Example: The following demonstrates the use of an enterprise bean in a CF page. The bean itself (graciously provided by Kristian Cibulskis, one of my coauthors on an upcoming book, Reality ColdFusion: J2EE Integration) is called shippingCalc. Included in this bean is a method, getShippingCost(), that will calculate the shipping cost based on the information passed to it: sender's zip code, recipient's zip code, weight, and shipping method.
First we must deploy the enterprise bean to the J2EE server. In this example I'm using the full version of JRun 4 Server underneath ColdFusion MX. Because JRun 4 has an autodeployment mechanism built in, I simply copied my class files (and directories) into the CFMX root directory in a folder called /ship-pingCalc. I then added the following entry to the ap-plication.xml file in the <ColdFusion MX root dir>/META-INF/ directory:
<module>
<ejb>shippingCalc</ejb>
</module>
The bean is now available for use in my CF applications.
Take a look at the CFML code for testBean.cfm in Listing 1, and follow the steps I took to consume this bean in ColdFusion:
1. Create an instance of the Java object javax.naming.InitialContext. This provides the methods to access the catalog of beans available on your J2EE application server. (If you're really interested, this is part of the JNDI API.) This is done using the <CFOBJECT> tag.
2. Next, obtain a reference to the bean's home interface. As mentioned earlier, enterprise beans have a number of interfaces. The home interface is used to generate new bean objects. This is done by setting a new variable, home, to the value returned by calling the method initContext.lookup("ShippingCalc"). In Java (and most other object-oriented programming languages), objects generally have a number of methods inherent within them, and are called by listing the object name followed by a dot, then the method name, then parentheses (possibly containing a comma-separated list of arguments, like a CF function). In this example we're calling the lookup() method of the initContext object by passing the String "ShippingCalc", the name of the bean we're looking for.

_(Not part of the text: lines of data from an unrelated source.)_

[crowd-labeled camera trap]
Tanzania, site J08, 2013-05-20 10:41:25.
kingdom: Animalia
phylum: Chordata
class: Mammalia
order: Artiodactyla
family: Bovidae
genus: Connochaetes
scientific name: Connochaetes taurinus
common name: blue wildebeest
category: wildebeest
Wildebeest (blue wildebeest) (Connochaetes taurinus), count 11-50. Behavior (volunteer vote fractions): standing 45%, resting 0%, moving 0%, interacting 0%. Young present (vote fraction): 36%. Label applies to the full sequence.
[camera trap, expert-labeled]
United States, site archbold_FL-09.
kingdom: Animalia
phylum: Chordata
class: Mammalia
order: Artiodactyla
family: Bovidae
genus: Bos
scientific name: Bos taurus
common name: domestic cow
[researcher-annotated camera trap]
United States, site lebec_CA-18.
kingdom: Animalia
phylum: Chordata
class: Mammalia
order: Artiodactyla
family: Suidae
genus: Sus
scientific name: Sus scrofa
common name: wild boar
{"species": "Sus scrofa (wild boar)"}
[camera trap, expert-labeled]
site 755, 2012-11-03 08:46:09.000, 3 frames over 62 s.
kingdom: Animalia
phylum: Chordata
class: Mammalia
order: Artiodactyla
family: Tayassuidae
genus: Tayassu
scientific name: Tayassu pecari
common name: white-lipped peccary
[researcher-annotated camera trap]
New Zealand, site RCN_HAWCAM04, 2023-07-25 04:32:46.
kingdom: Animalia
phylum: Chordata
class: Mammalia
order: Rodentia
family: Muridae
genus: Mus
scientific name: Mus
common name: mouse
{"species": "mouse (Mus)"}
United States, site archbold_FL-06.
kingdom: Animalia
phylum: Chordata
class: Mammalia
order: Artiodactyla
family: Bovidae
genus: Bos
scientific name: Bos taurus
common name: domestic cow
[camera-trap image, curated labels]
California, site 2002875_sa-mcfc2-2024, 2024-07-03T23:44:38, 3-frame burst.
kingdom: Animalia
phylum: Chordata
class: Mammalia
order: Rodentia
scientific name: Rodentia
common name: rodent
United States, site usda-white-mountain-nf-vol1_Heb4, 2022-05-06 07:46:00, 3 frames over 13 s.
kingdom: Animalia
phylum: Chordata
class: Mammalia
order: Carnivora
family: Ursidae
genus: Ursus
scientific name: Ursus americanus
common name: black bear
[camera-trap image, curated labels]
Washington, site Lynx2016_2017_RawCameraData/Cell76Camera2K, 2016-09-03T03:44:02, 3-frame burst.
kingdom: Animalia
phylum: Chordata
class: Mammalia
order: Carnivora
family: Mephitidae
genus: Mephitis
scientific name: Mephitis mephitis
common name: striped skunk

3. Now that you've found the bean, create an actual instance of the bean itself by calling the create() method. Set the bean to the shippingBean variable, which will be the bean reference to access any methods within it.
4. For the last step calculate the shipping by calling the getShippingCost() method of the bean (using the shippingBean object you just created) and the necessary arguments. Note the use of the JavaCast() CF function. Java, unlike ColdFusion, has strict datatypes. When passing variables from CF to Java, it's often necessary to "cast" them to the correct datatype to avoid any ambiguity that would otherwise occur in the transition. Here I cast to int and String values.
That's it! We now have the price to ship a 2.2 pound package from Portland, Oregon, to Minneapolis via Pony Express: $39.92. In your application, of course, you'd most likely want to call this tag using dynamic information (for example, the customer zip code and the total weight of items in the user's shopping cart). But you get the idea. Welcome to the world of J2EE and n-tier application development.